De la même manière, comment comprendre le comportement de parents qui semblaient si enthousiastes de l'emmener dans cette école où vint un jour Iouri Gagarine et qui, ensuite, se montrent si heureux et soulagés de voir le régime s'effondrer. Heureux, mais aussitôt confrontés au chômage, aux fins de mois difficiles, à la cherté de la vie, etc. ?
Le contraste entre les deux périodes est saisissant, autant que le changement qui s'opère chez la fillette, passant de cette gamine curieuse mais timide en une adolescente pleine de bruit et de fureur, entouré de personnages troubles, dont Andreï, qui incarne à lui seul les différents stades d'ascension sociale qu'offre la transition démocratique...

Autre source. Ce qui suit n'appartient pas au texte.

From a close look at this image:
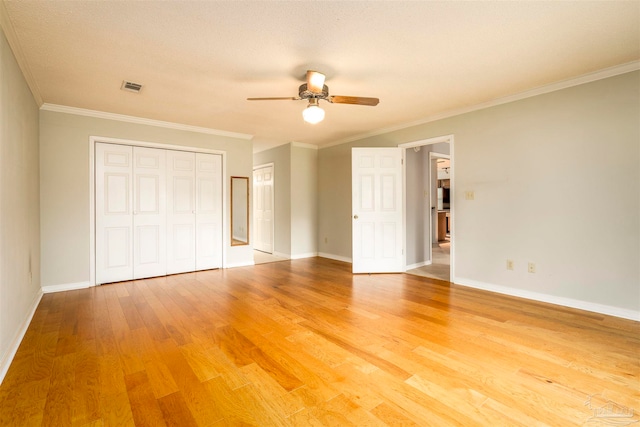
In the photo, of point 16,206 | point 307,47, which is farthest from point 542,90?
point 16,206

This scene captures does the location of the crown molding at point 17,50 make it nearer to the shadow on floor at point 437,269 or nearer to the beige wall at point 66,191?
the beige wall at point 66,191

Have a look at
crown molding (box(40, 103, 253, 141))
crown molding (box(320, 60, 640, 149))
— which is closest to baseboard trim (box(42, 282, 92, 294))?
crown molding (box(40, 103, 253, 141))

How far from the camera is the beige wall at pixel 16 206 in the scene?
6.70 feet

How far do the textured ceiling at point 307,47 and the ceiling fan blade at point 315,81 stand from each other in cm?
10

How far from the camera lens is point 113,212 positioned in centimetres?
422

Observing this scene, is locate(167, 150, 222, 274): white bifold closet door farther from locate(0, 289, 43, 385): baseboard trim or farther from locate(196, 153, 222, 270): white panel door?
locate(0, 289, 43, 385): baseboard trim

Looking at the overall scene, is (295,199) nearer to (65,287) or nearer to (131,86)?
(131,86)

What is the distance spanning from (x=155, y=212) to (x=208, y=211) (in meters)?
0.82

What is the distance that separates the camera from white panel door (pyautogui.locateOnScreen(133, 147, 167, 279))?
14.4ft

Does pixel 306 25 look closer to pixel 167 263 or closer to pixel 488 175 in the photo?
pixel 488 175

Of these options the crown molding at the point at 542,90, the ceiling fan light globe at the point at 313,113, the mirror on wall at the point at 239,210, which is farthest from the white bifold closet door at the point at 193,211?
the crown molding at the point at 542,90

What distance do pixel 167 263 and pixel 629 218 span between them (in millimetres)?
5799

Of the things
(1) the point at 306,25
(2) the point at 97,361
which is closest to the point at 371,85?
(1) the point at 306,25

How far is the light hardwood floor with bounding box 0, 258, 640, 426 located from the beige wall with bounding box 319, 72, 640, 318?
39cm
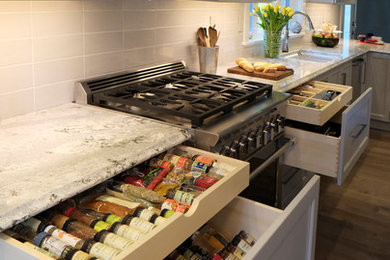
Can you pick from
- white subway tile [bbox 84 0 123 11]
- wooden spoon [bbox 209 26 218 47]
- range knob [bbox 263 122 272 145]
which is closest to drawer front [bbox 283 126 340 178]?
range knob [bbox 263 122 272 145]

"Les cosmonautes ne font que passer" est un roman où la nostalgie de l'enfance, qui plus est une enfance se déroulant dans un monde qui n'existe plus et dont ne résistent que quelques vestiges, et l'ironie se marient agréablement. Un parcours initiatique difficile dans un monde complexe, au bout duquel se trouve une autre expérience très spéciale : le départ vers d'autres cieux.
On rit beaucoup à la lecture des aventures de cette Candide dont le meilleur des mondes s'est brusquement envolé, malgré un contexte général qui n'est pourtant pas hilarant en soi. Mais Elitza Gueorguieva campe des personnages merveilleux, qui ne sont ni enjolivés ni caricaturaux, mais simplement vue à travers les yeux d'une enfant.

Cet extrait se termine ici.